31 Such a contention cannot be maintained consistently with the reasoning of the Full Court, which said:
[37] … That a delegate of the Minister may have the power to revoke a visa cancellation decision is notwithstanding that:
• section 501CA itself is couched in terms referring only to decisions of "the Minister", and
• section 501CA makes no specific reference to decisions of delegates.
[38] Clearly, s 496 of the Migration Act empowers the Minister, by writing, to delegate to any person any of the Minister's powers under the Migration Act, including the power to revoke a cancellation decision, and to that extent gives effect to the so-called Carltona principle whereby Ministers of the Crown may properly delegate administrative functions to Departmental officials (Carltona Ltd v Commissioners of Works [1943] 2 All ER 560; O'Reilly; Dooney v Henry (2000) 74 ALJR 1289; 174 ALR 41); [2000] HCA 44). That this is further so in respect of powers conferred by s 501CA(4) is evident, for example, from the terms of s 500(1)(ba) of the Migration Act, which permits applications to be made to the Administrative Appeals Tribunal in respect of:
(ba) decisions of a delegate of the Minister under subsection 501CA(4) not to revoke a decision to cancel a visa.
…
[40] the interpretation of s 501CA(4)(b) promoted by the appellant - namely that it is only the delegate who can revoke the delegate's visa cancellation decision (and presumably only the Minister who can revoke a visa cancellation of the Minister) - would produce an inflexible practical outcome for which neither statutory nor policy justifications have been advanced. This interpretation would result, for example, in operative inconvenience if the relevant delegate left the Department, or the position of the delegate were reclassified. The proposed construction also ignores the point I have already made, namely that in exercising the power under s 501CA(4)(b) the delegate is actually exercising an administrative power of the Minister, and it follows that any power of revocation is similarly vested in the Minister.

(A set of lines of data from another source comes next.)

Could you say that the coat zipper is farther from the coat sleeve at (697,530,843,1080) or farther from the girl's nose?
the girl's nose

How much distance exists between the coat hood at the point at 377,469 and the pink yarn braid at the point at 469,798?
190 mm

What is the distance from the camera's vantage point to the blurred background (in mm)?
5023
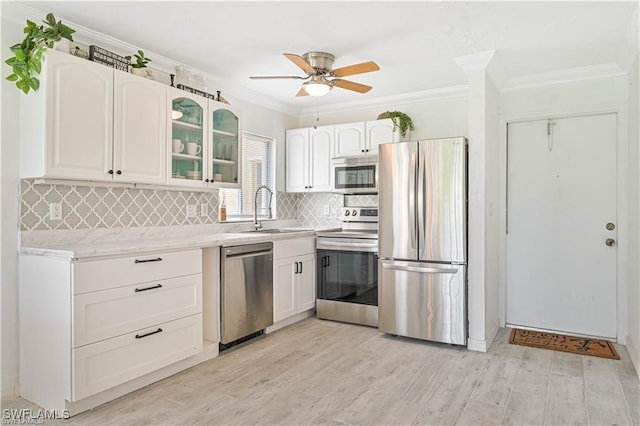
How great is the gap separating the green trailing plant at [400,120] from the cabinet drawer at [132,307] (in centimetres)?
262

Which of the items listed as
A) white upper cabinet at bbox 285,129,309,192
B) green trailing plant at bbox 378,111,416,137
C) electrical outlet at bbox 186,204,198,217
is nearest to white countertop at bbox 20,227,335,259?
electrical outlet at bbox 186,204,198,217

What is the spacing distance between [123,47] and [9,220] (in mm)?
1523

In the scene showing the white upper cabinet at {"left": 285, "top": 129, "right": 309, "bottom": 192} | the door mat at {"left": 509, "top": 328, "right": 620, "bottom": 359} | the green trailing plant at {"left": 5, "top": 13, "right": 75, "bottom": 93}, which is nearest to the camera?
the green trailing plant at {"left": 5, "top": 13, "right": 75, "bottom": 93}

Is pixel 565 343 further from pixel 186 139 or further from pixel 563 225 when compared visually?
pixel 186 139

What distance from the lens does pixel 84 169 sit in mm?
2633

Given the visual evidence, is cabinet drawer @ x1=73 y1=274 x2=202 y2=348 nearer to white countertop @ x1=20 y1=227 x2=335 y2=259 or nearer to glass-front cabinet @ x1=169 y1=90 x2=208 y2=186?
white countertop @ x1=20 y1=227 x2=335 y2=259

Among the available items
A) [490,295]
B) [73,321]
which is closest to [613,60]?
[490,295]

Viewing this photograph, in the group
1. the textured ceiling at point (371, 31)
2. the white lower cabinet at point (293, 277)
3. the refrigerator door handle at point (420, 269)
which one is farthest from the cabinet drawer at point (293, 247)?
the textured ceiling at point (371, 31)

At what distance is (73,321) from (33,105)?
4.46 ft

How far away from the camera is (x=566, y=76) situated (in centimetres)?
378

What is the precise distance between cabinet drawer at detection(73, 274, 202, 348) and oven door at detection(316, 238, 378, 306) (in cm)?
163

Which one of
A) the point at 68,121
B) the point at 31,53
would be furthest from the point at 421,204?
the point at 31,53

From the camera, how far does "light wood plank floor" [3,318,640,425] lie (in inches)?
91.9

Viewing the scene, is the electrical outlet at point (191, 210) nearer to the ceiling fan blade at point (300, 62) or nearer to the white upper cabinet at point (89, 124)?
the white upper cabinet at point (89, 124)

32 The applicant sought to draw support for his preferred construction from the decision of the Full Court in Minister for Immigration and Multicultural and Indigenous Affairs v Watson [2005] FCAFC 181; (2005) 145 FCR 542, which was concerned with the question of whether the Minister might revoke the Minister's own decision under s 501(1) or s 501(2). As the Full Court observed in Marzano, at [45], the observations made in Watson were made in the context of provisions of the Migration Act which predate the enactment of s 501(3A) and s 501CA. By contrast with those provisions, s 501CA specifically addresses revocation of decisions under s 501(3A), which decisions could be made by either the Minister or a delegate. Further, several powers conferred by the legislation can be exercised only by the Minister personally, for example those exercisable under s 500A(1) and (3), s 501(3), s 501A(2) and (3), s 501B(2), and s 501BA(2). Again, by contrast, there is no statutory mandate in s 501CA which limits either the Minister or a delegate to personally exercise the power conferred by that sub-section: Marzano at [47].
33 A decision of the Minister's delegate made in accordance with s 501(3A) of the Migration Act, which decision was made by the delegate in exercise of the powers of the Minister, can be subject to the exercise of the power by the Minister, personally, to revoke the cancellation of a visa pursuant to s 501CA(4): Marzano [48].
34 The applicant's first ground cannot succeed.